__What the task requires__
Would you output the entries below only from the line containing "[camera-trap image, curated labels]" through the line containing "category: soricidae family", exactly as they stand and with both ends included?

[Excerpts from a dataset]
+ + + + + + +

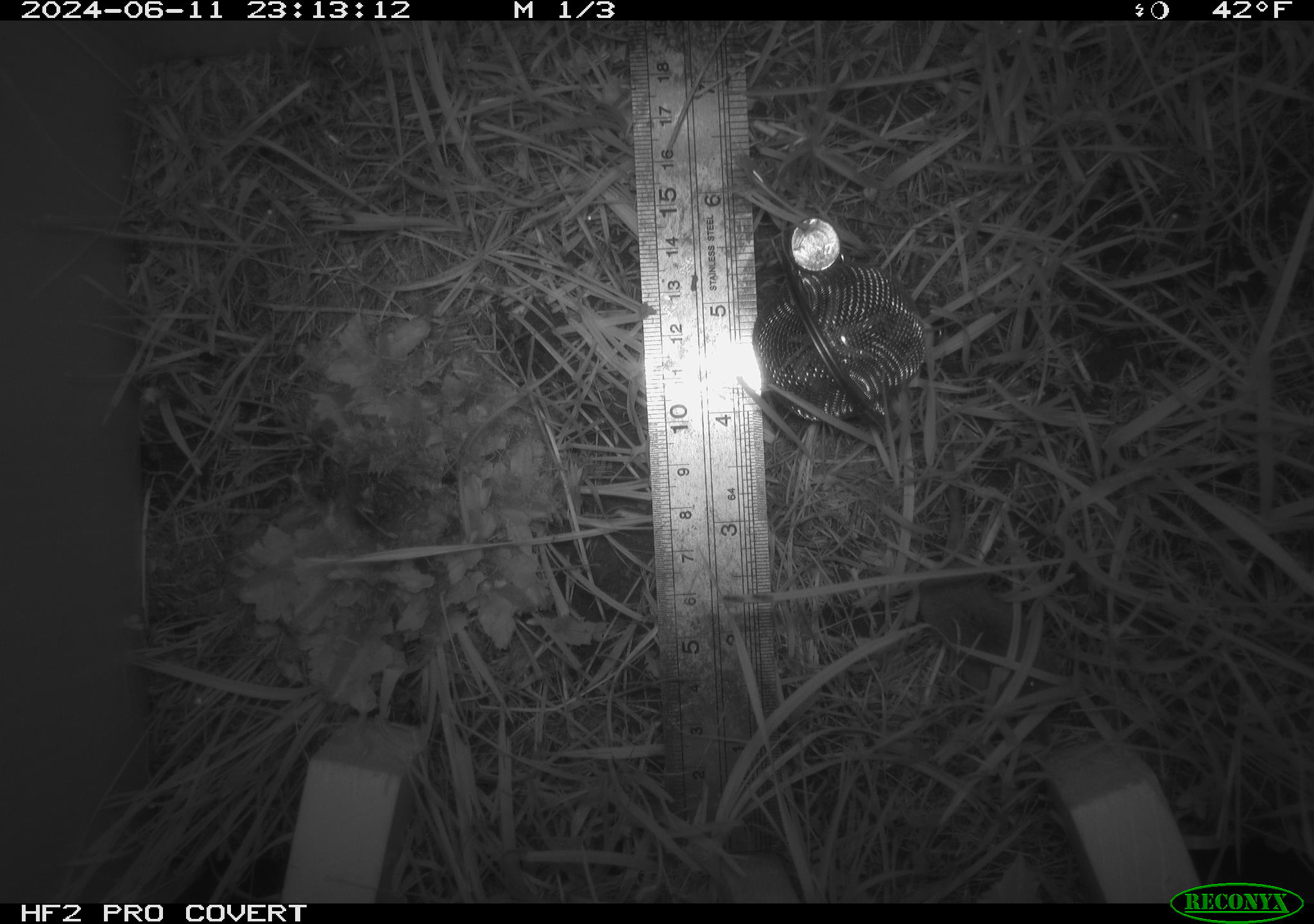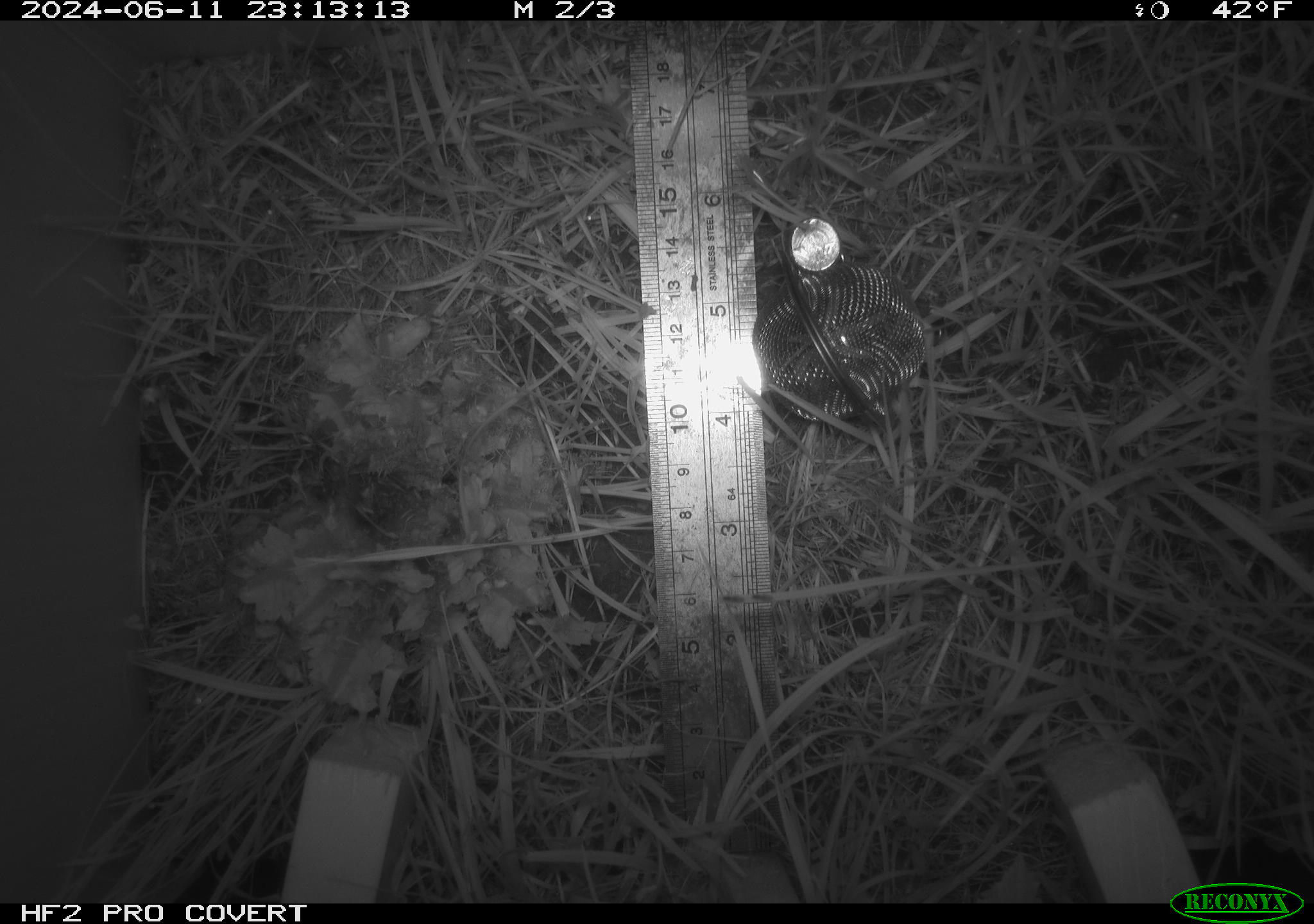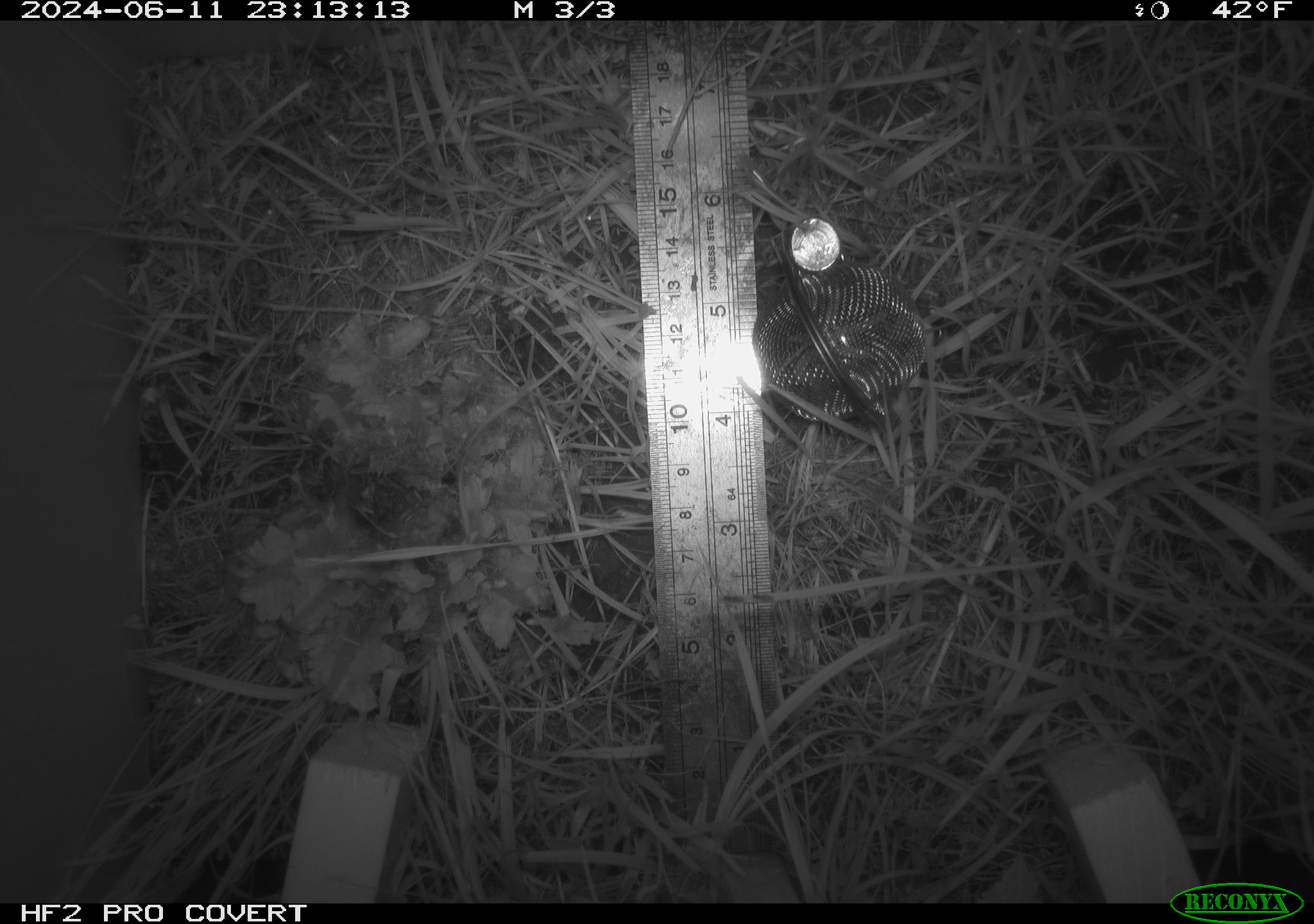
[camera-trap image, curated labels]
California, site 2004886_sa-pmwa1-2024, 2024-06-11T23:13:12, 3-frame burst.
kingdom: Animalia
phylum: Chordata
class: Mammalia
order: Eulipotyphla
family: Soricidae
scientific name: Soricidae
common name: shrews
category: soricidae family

+ + + + + + +

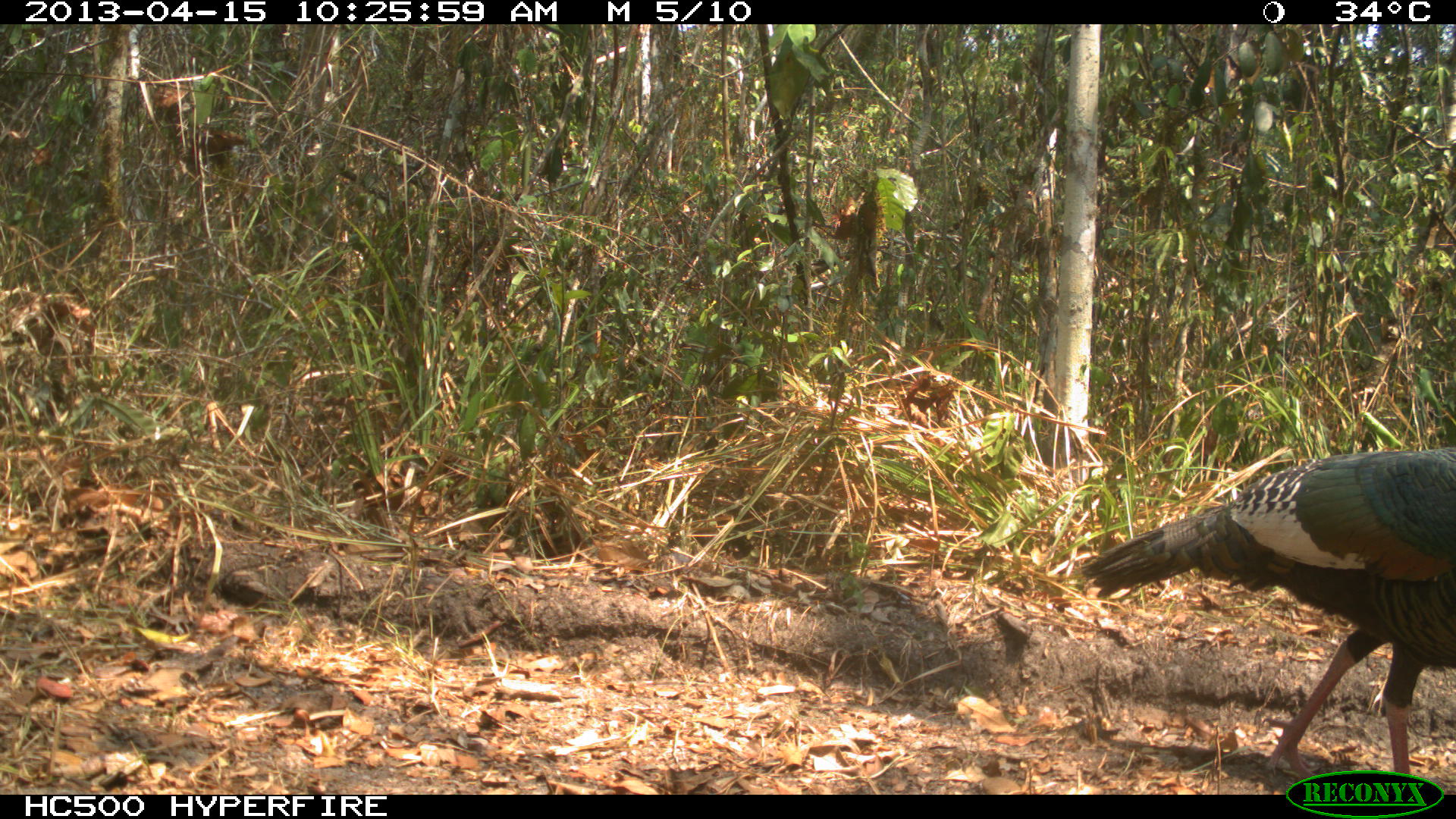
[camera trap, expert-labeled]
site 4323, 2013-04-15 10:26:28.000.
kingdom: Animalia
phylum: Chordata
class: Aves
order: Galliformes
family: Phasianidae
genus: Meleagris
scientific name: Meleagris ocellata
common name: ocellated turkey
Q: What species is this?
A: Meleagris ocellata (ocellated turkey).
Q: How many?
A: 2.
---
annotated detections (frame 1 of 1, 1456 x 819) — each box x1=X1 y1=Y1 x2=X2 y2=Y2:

+ + + + + + +

__Task result__
[camera-trap image, curated labels]
California, site 2004886_sa-pmwa1-2024, 2024-06-11T23:13:12, 3-frame burst.
kingdom: Animalia
phylum: Chordata
class: Mammalia
order: Eulipotyphla
family: Soricidae
scientific name: Soricidae
common name: shrews
category: soricidae family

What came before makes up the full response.